Objectives
- a) In the excerpt on the Mueller report, what is the passage from "A top White" up to and including "Trump obstructed justice."? Reproduce it word for word.
- b) Which lines of the records contain the string "distance", matching case? Gather each of them.

Mueller and Barr are both experienced bureaucrats. Both knew that by putting his concerns in writing — as opposed to a chummy phone call between old colleagues — Mueller was creating a record that would inevitably become public. I see why Barr considered that a “snitty” thing to do, because he knew it would put him on the spot.

Barr is on record saying he does not object to Mueller testifying before Congress, and Nadler said he is working to pin down a date. That will be must-see TV.

Special Counsel Robert Mueller’s team is now in direct talks with the House Judiciary Committee about whether he will testify before Congress, according to multiple reports. House Dems in direct talks with Mueller about his testimony:

NBC News and ABC News reported that the committee is now speaking with Mueller’s team when it was previously dealing with the Justice Department. NBC reports that a hearing has not been finalized and a date was not set.

Well, not so fast. Current White House Counsel Emmet Flood is asserting a blanket assertion of executive privilege over all witnesses, which may extend to Robert Mueller. White House lawyer mocks Mueller report as ‘law school exam paper’:

A top White House lawyer slammed Robert Mueller in a letter made public Thursday, calling out the special counsel for playing politics by submitting findings to Attorney General William Barr that are “part ‘truth commission’ report and part law school exam paper.”

Emmet Flood’s blistering rebuke of Mueller’s work came in a five-page letter to Barr dated April 19, one day after the public release of a redacted version of the special counsel’s report that detailed President Donald Trump’s efforts to interfere in the Russia probe but declined to make a determination on whether Trump obstructed justice.

The missive is the latest salvo in a long-running spat between the White House and the special counsel’s office over what information Mueller’s team should be allowed to release — and what Congress should see. It argues that Trump should be able to stop officials from talking to lawmakers about the report’s findings and attempts to justify the White House refusal to comply with congressional subpoenas seeking further information about instances described in the report.

Material to process
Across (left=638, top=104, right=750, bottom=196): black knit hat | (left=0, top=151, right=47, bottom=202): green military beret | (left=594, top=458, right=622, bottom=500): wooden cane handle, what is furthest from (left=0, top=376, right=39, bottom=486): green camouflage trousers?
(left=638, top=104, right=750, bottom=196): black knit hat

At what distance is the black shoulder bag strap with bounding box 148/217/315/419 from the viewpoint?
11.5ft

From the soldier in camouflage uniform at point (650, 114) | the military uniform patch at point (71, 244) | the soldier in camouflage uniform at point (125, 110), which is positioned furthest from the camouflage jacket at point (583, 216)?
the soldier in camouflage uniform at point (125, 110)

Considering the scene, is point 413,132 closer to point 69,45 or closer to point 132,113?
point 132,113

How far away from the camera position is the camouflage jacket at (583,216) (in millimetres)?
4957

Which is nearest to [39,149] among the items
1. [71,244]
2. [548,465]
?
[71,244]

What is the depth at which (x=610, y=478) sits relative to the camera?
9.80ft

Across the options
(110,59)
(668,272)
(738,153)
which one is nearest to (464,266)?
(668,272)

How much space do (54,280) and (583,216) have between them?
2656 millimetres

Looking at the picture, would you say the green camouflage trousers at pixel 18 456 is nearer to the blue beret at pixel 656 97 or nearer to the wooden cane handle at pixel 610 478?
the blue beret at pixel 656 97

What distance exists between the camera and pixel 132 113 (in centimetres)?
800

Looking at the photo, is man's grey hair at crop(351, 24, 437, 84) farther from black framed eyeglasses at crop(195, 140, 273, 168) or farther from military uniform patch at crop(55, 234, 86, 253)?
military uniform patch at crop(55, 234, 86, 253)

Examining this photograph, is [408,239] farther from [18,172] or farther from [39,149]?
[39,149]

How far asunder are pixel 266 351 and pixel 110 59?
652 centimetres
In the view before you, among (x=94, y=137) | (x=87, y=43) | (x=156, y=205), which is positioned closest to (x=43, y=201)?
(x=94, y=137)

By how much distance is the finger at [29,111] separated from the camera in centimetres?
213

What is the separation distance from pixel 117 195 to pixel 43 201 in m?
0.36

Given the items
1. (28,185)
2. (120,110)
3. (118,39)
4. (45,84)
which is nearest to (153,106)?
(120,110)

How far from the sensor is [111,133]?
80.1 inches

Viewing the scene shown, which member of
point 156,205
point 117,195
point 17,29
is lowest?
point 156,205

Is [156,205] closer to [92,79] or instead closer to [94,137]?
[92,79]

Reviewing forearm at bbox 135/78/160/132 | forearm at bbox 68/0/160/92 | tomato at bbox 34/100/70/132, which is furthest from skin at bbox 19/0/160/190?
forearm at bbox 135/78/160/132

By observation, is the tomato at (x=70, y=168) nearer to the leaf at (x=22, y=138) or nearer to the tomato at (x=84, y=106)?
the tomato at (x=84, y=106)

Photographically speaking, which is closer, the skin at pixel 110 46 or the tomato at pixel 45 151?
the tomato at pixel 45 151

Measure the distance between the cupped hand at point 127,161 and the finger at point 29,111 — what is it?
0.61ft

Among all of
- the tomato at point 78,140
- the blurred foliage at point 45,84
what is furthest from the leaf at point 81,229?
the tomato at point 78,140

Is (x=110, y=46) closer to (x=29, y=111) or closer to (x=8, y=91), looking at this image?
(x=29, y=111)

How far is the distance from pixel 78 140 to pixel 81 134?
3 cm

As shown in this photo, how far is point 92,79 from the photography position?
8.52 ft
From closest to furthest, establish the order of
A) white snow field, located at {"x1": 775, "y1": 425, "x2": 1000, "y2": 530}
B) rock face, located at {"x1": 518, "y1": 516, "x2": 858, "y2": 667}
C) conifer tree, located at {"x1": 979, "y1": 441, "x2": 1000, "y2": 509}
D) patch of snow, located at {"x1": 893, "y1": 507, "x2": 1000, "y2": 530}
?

The answers
- a)
A top White House lawyer slammed Robert Mueller in a letter made public Thursday, calling out the special counsel for playing politics by submitting findings to Attorney General William Barr that are “part ‘truth commission’ report and part law school exam paper.”

Emmet Flood’s blistering rebuke of Mueller’s work came in a five-page letter to Barr dated April 19, one day after the public release of a redacted version of the special counsel’s report that detailed President Donald Trump’s efforts to interfere in the Russia probe but declined to make a determination on whether Trump obstructed justice.

- b)
At what distance is the black shoulder bag strap with bounding box 148/217/315/419 from the viewpoint?
What distance exists between the camera and pixel 132 113 (in centimetres)?
By how much distance is the finger at [29,111] separated from the camera in centimetres?
What is the separation distance from pixel 117 195 to pixel 43 201 in m?
Measure the distance between the cupped hand at point 127,161 and the finger at point 29,111 — what is it?
How far is the distance from pixel 78 140 to pixel 81 134?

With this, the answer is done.